■ Yapılacak iş
Aşağıdaki Ortaçağ edebiyatı kitabının tanıtım yazısını son cümlesinden itibaren ilerletin.

■ Okunacak metin
Medieval Literature: The Basics
A. J. WEİSL – A. J. CUNDER
ISBN: 9781317210634
Sayfa: 179
Baskı Yılı: 2018
Baskı Yeri: New York
Yayınevi: Routledge
LIBRI VI (2020) 67-70
Geliş Tarihi: 09.12.2019 | Kabul Tarihi: 27.02.2020
Elektronik Yayın Tarihi: 23.03.2020
Telif Hakkı © Libri Kitap Tanıtımı, Eleştiri ve Çeviri Dergisi, 2020
A. J. WEİSL and A. J. CUNDER, Medieval Literature: The Basics. New York 2018. Routledge, 179 sayfa. ISBN: 9781317210634
Seton Hall Üniversitesi’nde İngiliz Dili Profesörü olan Angela Jane Weisl ile İngiliz Dili Yüksek Lisans mezunu Anthony Joseph Cunder’ın birlikte kaleme aldığı Medieval Literature: The Basics önsözünde belirtildiği üzere konuyla ilk defa karşılaşan öğrenciler için ideal bir giriş olduğu kadar Ortaçağ Edebiyatı’yla daha derinden ilgilenmek için bir sıçrama tahtası görevi görmek üzere yazılmıştır. Yine önsözde kitabın dört soruyla ilgileneceği belirtilir: 1. Ortaçağ Edebiyatı Nedir?, 2. Ortaçağ Edebiyatı’nın Belli Başlı Konuları ve Türleri Nelerdir?, 3. Teknoloji Geliştikçe Nasıl Bir Evrim Geçirmiştir?, 4. Yirminci Yüzyılla Bağlantısını Nasıl Korumuştur?. Kitap Giriş bölümü ve ana konuyu işleyen altı bölüm: Introduction: Here Begynneth Game: The Basics of Medieval Literature (1-9), 1. Game of Texts: The Magic of Medievalism (10-27), 2. How to Wield a Sword in the Middle Ages: The Literature of War and Violence (28-50), 3. Chivalry is Not Dead: The Literature of Love and Desire (51-76), 4. Touching Heaven: The Literature of Religion (77-104), 5. Meeting Monsters on the Map: Medieval Literature of Space and Time (105-122), 6. The Most Extreme: Iconic Authors of the Middle Ages (123-154), İnternet kaynakları (155-157), Kaynakça (158-163) ve Dizin’den (164-170) oluşmaktadır.

■ Verilen malzeme

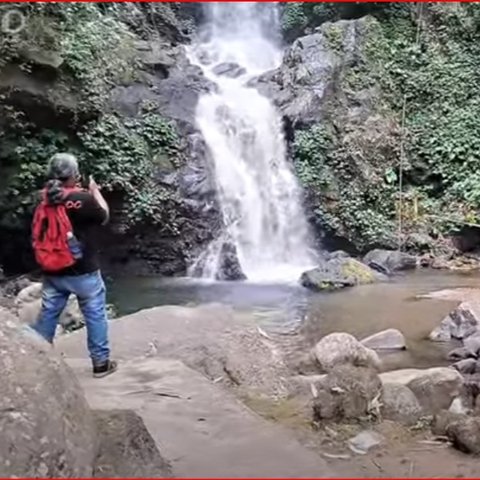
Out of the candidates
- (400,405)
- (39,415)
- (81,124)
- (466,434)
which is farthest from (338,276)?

* * *

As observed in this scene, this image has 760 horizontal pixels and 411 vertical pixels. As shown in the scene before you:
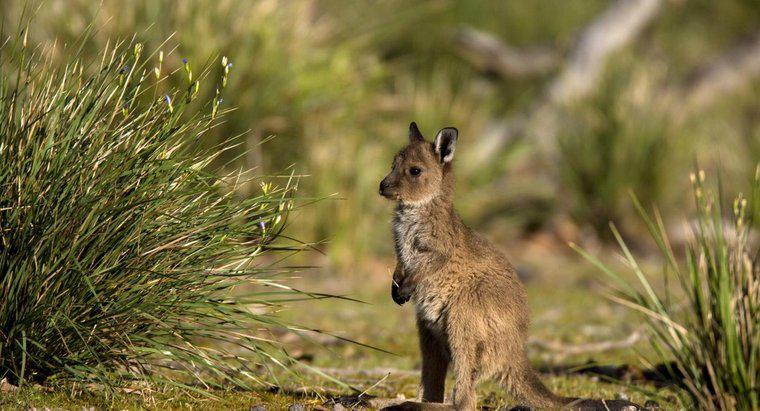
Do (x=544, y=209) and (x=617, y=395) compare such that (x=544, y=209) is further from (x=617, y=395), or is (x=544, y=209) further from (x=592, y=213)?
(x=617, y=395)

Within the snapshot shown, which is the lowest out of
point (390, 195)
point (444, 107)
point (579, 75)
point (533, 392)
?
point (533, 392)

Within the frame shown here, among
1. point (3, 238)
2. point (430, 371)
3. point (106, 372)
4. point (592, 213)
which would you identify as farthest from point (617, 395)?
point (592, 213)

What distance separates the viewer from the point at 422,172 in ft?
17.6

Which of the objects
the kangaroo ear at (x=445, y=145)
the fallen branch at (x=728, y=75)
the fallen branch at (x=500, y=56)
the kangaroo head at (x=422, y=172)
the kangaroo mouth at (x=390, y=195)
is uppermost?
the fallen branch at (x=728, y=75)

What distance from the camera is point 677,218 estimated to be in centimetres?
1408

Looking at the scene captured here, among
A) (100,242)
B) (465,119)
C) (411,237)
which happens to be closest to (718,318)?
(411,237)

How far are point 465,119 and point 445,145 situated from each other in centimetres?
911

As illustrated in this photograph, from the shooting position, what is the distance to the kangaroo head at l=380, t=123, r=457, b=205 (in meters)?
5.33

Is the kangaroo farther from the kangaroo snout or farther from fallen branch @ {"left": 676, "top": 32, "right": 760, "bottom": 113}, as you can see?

■ Görevin sonucu
Giriş bölümü (Introduction: Here Begynneth Game: The Basics of Medieval Literature, 1-9) “Ortaçağ Edebiyatı nedir?” sorusuyla başlar. Bu bölümde öncelikle Ortaçağ’ın ne olduğunu, neyle karakterize olduğunu genel hatlarıyla anlatılır. Ortaçağ’da yaşanan siyasal, ekolojik ve teknolojik olaylardan kısaca söz edildikten sonra Ortaçağ teriminin ortaya çıkışı ve kimler tarafından ne zaman kullanılmaya başlandığı aktarılır. Döneme özgü edebiyat, düşün dünyası, güzel sanatlar ve mimari ile ilgili genel bilgiler verilip kitabın ana konusuyla bağlantılı olarak Ortaçağ’da edebi ürünlerin nasıl kopya edildiklerine değinilmiştir. Daha sonra Ortaçağ Edebiyatı’nı okuyabilmenin ve araştırabilmenin zorluklarından söz edilip Ortaçağ Edebiyatı’nı şekillendiren kavramlar ele alınmıştır. Yazarlar bu kitapta edebi türler üzerine, özellikle Batı Avrupa ve başta Hristiyan Edebiyatı üzerine eğileceklerini belirtirken bunun nedenlerini dile getirmiştir. Son olarak da tek tek bölümleri tanıtmıştır. Bölümün sonunda “For Further Reading” başlığı altında bu konuda çalışmak isteyenlere rehber olması açısından kaynaklar yer alır ve yazarlar bu eserleri de birkaç cümleyle değerlendirmiştir.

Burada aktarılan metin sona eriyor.